S'agissant du scandale du Lancet, nous avions d'autres enjeux à traiter, avec l'avis n° 7.
Je ne vous cache pas que je sors de cette période avec un certain malaise. La science, la médecine, de façon générale, pas seulement en France, contrairement à ce que l'on dit, ont été un peu bousculées. On a vu de très nombreux non-sachants devenir des sachants sur les divers plateaux de télévision, avec des effets d'annonce, des commentaires. Cela continue et je ressens un certain malaise. Il nous faudra renouer, une fois de plus, la confiance avec les Français, qui est fondamentale. La relation médecin-patient, qui est bien meilleure dans le modèle français que dans les pays anglo-saxons, a été touchée. Lors des États généraux de la bioéthique, j'avais déjà senti une remise en cause de la relation entre les patients et les médecins. Nous devrons reconstruire cette confiance, de manière cohérente et inclusive.

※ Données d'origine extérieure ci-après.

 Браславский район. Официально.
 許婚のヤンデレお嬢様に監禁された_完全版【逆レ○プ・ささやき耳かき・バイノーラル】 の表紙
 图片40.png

La publication de nos avis a parfois été décalée. Nous n'avons disposé d'un site web qu'à partir du 16 mars – nous nous sommes battus pour en avoir un pour assurer la transparence de nos avis. C'est pourquoi les trois avis rendus aux autorités gouvernementales à partir du 12 n'ont été publiés qu'à cette date. Dans d'autres cas, les autorités de santé ont pris le temps de pleinement assimiler nos avis avant de les publier, ce qui explique qu'ils ne soient sortis que quatre jours plus tard. En tout cas, les autorités avaient nos avis avant de prendre leurs décisions, nous n'avons pas couru après les déclarations des politiques, nous les avons toujours précédés.

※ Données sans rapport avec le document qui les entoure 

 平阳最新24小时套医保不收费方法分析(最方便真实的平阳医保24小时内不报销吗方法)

La démocratie sanitaire est un sujet qui m'est cher. La santé repose sur un triangle : les politiques – qui prennent les décisions et votent les lois –, les experts et médecins, et les citoyens. Lors de la crise du VIH nous avons construit une relation avec le milieu associatif qui nous a beaucoup fait évoluer. La maladie n'appartient pas au médecin, son rôle est d'accompagner le patient. Je pense que cette construction a fait défaut lors de la crise du covid‑19, et la constitution d'un comité de citoyens me paraît nécessaire. Il n'est pas trop tard : ce comité citoyen de liaison pourrait s'appuyer sur des structures existantes, à l'exemple du conseil national du sida et des hépatites virales. Cela permettrait de mener une réflexion en cas de deuxième vague, de faciliter l'acceptation de mesures difficiles et d'anticiper les problèmes générationnels.
Pour conclure, j'ai deux messages à faire passer. Premièrement, il faut anticiper pour mieux préparer. Deuxièmement, je pense que nous devons avoir une vraie réflexion sur la construction et sur l'avenir de la santé publique en France.